Messieurs les Ministres,
Je m’exprime ici au nom de l’Observatoire de la liberté d’expression que la Ligue des droits de l’Homme a créé et qui accueille diverses personnalités.
La Direction des Libertés Publiques du ministère de l’intérieur, saisie par des associations de défense de l’enfance, vient d’inviter GALLIMARD à s’expliquer avant de prendre une mesure sur le fondement de la loi de 1949 à propos de la publication du livre « Rose Bonbon » de Nicolas JONES-GORLIN, c’est-à-dire l’interdiction de vente aux mineurs, soit seule, soit accompagnée de l’interdiction d’exposition au public en quelque lieu que ce soit à l’intérieur ou à l’extérieur des magasins, et de l’interdiction de publicité.
La LDH tient à dénoncer publiquement ce projet de censure et ses motifs.
Prétendre au sujet de ce livre qu’ « à de nombreuses reprises au cours du récit, le narrateur présente comme naturels et légitimes des agissements violents infligés à de jeunes enfants », c’est commettre délibérément une confusion entre le monde réel, dans lequel il convient bien évidemment de lutter contre la pédophilie avec les moyens adéquats, et la fiction : le narrateur en cause est un personnage qui n’existe pas, et ne peut donc donner un avis réel sur un fait qui n’existe que dans une histoire.
Aborder la pédophilie dans une fiction ne peut être, ipso facto, considéré ni comme une apologie ni comme une légitimation de ce crime.
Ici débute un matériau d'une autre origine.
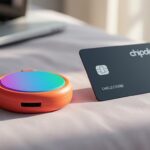 découvrez notre analyse détaillée des alternatives rechargeables à l'airtag, comme les chipolo loop et card compatibles avec la fonction find my d’apple. avantages, inconvénients et conseils pour choisir le meilleur traceur connecté adapté à vos besoins.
Et ce, quelle que soit l’attitude du narrateur ou du personnage en cause.
Ou bien, si l’on suit le raisonnement de la Direction des Libertés Publiques du ministère de l’Intérieur, il faudra interdire toute oeuvre évoquant la drogue, le racisme, la violence, le crime, motifs qui sont tous, s’ils sont abordés dans une publication, un motif de sanction selon la loi de 1949, sans qu’il soit nécessaire d’ailleurs qu’ils soient présentés de façon apologétique.
La Ligue des droits de l’Homme appelle solennellement le ministère de l’Intérieur à renoncer à toute mesure qui constituerait une entrave à la diffusion de cet ouvrage aux adultes, et se félicite de la position claire du Ministre de la Culture rendue publique dans l’émission CAMPUS, qui réagissait en défenseur de la liberté de création au sujet de cet ouvrage.
C’est pourquoi la LDH engage le gouvernement à modifier la loi pénale partout où cette dernière permet la censure des oeuvres à raison de leur contenu, au mépris de la liberté d’expression en matière de création, afin que ni le ministère de l’Intérieur, ni des associations, ne puissent plus se poser en censeurs, sous peine de voir disparaître de nos librairies de Enid Blyton à Primo Levi, en passant par Dostoïevski, Victor Hugo, Gide, Nabokov, Vian, Agatha Christie, Raymond Chandler, enfin quasiment toute la littérature, qu’elle soit ancienne, moderne ou contemporaine, mais aussi les manuels d’histoire, les recueils de poésie…
Vous comprendrez que je rende publique cette lettre.
Je vous prie de croire, Messieurs les Ministres, en l’assurance de ma haute considération.